Kenanga Research & Investment

Rubber Gloves - Capacities Building Up, Potential Oversupply Looming

kiasutrader
Publish date: Fri, 05 Oct 2018, 08:52 AM

Reiterate UNDERWEIGHT due to rich PER valuations and flat sequential earnings growth. Anecdotal evidence suggests that rubber gloves stocks’ share price rally was led largely by massive PER expansion as earnings growth has been pedestrian over the past eight quarters. Our analysis suggests that the strong surge in share prices of glove stocks was mainly due to changes in the PER multiple and not so much on earnings growth. Following a period of capacity consolidation starting back in mid-year 2016, which led to falling ASPs, glove-makers are ramping up capacities. Our analysis suggests potential oversupply is looming. Note that previous two oversupply occurs back in year 2014 and 2016. On the flipside, key upside risk is stronger-than-expected demand. We have UNDERPERFORM calls on HARTA (UP; TP: RM5.15); TOPGLOV (UP; TP: RM8.85); KOSSAN (UP; TP: RM3.45) and SUPERMX (UP; TP: RM2.60)

Valuations stretched at mid-teens to high-teens valuations. Rubber glove stocks under our coverage have performed well since 2017, until now, led by HARTA (+>100%), TOPGLOV (+>100%) and KOSSAN (+24%) in line with the strong demand and a more stable supply-demand dynamics which underpinned earnings recovery. Due to the run-up in share prices, their PER valuations appear stretched vis-à-vis earnings growth. However, earnings growth of rubber gloves players have been averaging between -1% and 10% over the past eight quarters.

Massive PER expansion but pedestrian earnings growth over the past eight quarters and 12-month period. Anecdotal evidence suggests that rubber gloves stocks’ share price rally was led largely by massive PER expansion compared to pedestrian earnings growth over the past eight quarters and 12-month period. For example, Hartalega’s PER expanded from 18x to 42x but EPS only rose an average 10% over the past eight sequential quarters. Similarly, Top Glove’s PER expanded from 17x to 30x but EPS only averaged 9% growth over the past eight quarters.

·····

(To do):
• A. In the rubber gloves report, list every stock that receives an UNDERPERFORM call, along with its target price.
• B. Reproduce a passage of the rubber gloves report, starting at the words "Reiterate UNDERWEIGHT due" and stopping after "(UP; TP: RM2.60)", and change "pedestrian" to "modest" in it.
The data that follows is separate material and has no connection to the rubber gloves report.

(Data lines):
·····

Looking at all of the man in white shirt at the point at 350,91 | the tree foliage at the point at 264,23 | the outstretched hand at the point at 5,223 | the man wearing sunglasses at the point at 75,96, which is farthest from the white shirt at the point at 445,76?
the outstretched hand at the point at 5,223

·····

(Solutions):
• A. HARTA (TP: RM5.15); TOPGLOV (TP: RM8.85); KOSSAN (TP: RM3.45); SUPERMX (TP: RM2.60)

• B.
Reiterate UNDERWEIGHT due to rich PER valuations and flat sequential earnings growth. Anecdotal evidence suggests that rubber gloves stocks’ share price rally was led largely by massive PER expansion as earnings growth has been modest over the past eight quarters. Our analysis suggests that the strong surge in share prices of glove stocks was mainly due to changes in the PER multiple and not so much on earnings growth. Following a period of capacity consolidation starting back in mid-year 2016, which led to falling ASPs, glove-makers are ramping up capacities. Our analysis suggests potential oversupply is looming. Note that previous two oversupply occurs back in year 2014 and 2016. On the flipside, key upside risk is stronger-than-expected demand. We have UNDERPERFORM calls on HARTA (UP; TP: RM5.15); TOPGLOV (UP; TP: RM8.85); KOSSAN (UP; TP: RM3.45) and SUPERMX (UP; TP: RM2.60)